Path following control of underground mining articulated vehicle based on the preview control method

Due to the narrow roadway and poor working environment, underground mines pose a threat to the safety of vehicle drivers. The realization of automatic driving of underground mine vehicles can improve mining automation and intelligence and ensure safety of workers, and it can significantly increase mining and exploitation efficiency. Automatic driving of underground mining vehicles requires the technologies of location, communication, navigation, and path following control. Automatic driving of mining vehicles is the ultimate approach of autonomous navigation and auto driving, while path following control system is one of the core technologies of the autopilot system. The path following control system is a multi-variable, multi-constraint system. There are optimization problems under multiple constraints as well as challenges such as actuator saturation during the control process. To solve the above problems, a model predictive control method was introduced in this paper.
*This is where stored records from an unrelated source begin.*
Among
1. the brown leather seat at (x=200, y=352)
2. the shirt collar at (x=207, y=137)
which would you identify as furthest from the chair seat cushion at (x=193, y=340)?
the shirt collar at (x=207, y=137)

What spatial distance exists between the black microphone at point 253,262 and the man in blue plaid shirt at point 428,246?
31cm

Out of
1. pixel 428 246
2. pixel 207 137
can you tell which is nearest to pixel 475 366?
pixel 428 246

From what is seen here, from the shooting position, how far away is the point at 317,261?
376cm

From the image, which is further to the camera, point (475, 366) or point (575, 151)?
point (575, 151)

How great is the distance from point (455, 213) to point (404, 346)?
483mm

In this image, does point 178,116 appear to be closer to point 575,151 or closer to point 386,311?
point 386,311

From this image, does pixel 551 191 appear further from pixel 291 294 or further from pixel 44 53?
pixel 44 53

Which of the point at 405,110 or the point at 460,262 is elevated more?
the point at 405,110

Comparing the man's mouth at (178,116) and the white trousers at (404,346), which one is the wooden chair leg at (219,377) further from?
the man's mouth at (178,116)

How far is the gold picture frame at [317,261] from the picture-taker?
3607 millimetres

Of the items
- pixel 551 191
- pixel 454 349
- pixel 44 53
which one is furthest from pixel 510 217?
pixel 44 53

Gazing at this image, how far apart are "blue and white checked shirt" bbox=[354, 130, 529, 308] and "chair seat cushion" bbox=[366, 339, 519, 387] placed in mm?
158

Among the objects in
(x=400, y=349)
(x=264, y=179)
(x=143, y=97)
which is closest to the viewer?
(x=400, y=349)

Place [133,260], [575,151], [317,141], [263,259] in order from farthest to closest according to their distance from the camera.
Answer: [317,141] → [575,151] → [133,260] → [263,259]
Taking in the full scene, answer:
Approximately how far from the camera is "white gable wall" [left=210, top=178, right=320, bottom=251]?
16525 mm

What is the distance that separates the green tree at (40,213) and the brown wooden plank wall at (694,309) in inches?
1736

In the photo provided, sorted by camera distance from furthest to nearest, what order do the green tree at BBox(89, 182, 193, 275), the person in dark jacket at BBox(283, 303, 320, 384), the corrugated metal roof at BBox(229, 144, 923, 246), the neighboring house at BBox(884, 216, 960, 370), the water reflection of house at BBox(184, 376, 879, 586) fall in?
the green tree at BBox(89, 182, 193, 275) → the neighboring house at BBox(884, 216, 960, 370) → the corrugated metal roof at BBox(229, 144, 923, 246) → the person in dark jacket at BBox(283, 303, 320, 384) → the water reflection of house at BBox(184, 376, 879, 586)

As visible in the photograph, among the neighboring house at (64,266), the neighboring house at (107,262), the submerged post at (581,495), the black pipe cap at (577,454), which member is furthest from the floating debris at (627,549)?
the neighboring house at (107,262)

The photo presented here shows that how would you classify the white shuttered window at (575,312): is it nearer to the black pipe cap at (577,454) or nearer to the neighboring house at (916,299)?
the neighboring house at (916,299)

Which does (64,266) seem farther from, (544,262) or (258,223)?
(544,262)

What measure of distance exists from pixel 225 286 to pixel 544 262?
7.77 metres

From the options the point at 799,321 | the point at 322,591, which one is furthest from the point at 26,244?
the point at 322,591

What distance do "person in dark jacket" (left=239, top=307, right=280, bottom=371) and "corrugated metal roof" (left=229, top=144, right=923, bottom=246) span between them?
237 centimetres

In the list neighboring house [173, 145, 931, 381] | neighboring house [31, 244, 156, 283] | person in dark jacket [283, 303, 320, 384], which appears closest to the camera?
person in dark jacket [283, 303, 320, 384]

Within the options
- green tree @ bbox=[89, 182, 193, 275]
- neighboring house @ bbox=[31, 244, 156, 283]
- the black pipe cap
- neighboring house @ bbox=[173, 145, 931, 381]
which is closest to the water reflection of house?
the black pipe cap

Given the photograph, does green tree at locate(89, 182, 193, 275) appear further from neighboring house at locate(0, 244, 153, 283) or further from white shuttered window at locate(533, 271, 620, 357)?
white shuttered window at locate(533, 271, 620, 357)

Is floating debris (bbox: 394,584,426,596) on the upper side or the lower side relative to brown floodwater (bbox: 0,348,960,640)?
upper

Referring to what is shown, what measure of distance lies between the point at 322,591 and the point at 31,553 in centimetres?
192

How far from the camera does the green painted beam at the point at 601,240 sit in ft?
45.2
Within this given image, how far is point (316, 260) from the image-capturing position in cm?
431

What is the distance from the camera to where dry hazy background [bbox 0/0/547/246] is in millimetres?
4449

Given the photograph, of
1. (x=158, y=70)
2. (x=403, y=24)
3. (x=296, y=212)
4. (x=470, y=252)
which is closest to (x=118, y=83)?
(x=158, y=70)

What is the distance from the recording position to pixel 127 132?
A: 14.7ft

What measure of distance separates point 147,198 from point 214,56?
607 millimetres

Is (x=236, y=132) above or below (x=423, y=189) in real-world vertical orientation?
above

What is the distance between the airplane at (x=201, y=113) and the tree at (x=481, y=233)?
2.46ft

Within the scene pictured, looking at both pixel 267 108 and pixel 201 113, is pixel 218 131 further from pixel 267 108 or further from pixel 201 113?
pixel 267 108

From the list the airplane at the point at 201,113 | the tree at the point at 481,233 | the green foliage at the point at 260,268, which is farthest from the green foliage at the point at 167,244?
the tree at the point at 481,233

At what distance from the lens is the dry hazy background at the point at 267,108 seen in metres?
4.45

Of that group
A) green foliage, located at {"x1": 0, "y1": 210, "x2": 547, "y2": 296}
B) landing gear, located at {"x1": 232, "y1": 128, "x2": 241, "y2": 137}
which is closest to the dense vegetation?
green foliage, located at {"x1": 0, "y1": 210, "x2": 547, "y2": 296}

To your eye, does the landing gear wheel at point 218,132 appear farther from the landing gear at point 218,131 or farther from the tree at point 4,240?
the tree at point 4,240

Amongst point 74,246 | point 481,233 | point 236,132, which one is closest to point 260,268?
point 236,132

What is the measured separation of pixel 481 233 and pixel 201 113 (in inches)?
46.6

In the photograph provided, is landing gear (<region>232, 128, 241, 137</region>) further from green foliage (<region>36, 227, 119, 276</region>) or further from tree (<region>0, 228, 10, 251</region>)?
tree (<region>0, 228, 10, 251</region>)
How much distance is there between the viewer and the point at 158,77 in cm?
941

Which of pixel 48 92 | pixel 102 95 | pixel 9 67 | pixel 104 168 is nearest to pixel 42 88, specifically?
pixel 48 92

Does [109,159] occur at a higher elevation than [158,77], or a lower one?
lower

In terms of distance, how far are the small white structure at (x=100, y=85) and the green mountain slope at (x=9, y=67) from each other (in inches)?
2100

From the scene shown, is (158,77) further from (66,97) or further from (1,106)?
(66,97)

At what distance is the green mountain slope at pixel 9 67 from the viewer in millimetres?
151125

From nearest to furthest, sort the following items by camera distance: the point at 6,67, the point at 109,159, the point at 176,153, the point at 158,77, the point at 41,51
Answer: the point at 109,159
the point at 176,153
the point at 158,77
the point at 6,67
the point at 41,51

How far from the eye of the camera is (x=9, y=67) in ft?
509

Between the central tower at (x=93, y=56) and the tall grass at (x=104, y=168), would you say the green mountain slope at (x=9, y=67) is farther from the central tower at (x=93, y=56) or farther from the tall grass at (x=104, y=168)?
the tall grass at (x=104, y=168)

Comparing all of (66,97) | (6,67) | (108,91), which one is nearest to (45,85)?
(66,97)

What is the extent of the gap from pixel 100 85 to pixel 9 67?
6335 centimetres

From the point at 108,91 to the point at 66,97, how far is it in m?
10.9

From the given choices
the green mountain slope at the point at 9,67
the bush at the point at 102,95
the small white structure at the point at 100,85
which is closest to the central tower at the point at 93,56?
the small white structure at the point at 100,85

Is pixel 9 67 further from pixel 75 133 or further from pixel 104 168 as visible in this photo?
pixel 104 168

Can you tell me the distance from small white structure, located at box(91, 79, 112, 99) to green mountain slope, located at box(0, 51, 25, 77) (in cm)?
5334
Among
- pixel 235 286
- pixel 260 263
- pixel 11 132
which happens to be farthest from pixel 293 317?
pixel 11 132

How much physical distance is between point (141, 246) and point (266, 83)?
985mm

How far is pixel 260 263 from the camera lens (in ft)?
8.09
By considering the relationship between the position and situation of the vehicle, the objective function of the predictive control was optimized by minimizing the lateral deviation of the following path and the heading angle deviation of the vehicle. Therefore, the optimal controls of vehicle speed and articulation angle were obtained, and the problem of multi-variable and multi-constraint system was solved. For the tracking overshoot problem caused by the inability of determining sudden changes of road curvature in the model predictive control strategy, a control method based on preview distance was proposed; thus, the vehicle path following control accuracy and stability was improved through the advance judgment of road mutation information. Matlab/Adams simulation software was used to perform a comparison simulation test. The results show that the model predictive following controller is capable of solving the control problem in multi-variable, multi-constrained system and effectively prevent the actuator saturation. Moreover, the model predictive following control strategy based on the preview distance keeps the horizontal deviation of the vehicle within ±0.04 m and the heading angle deviation within ±1.8°. Compared with the controller before improvement, the lateral position deviation is reduced by 80.9%, and the heading angle deviation is reduced by 59.1%; this proves that the improved controller has better lateral stability and accuracy.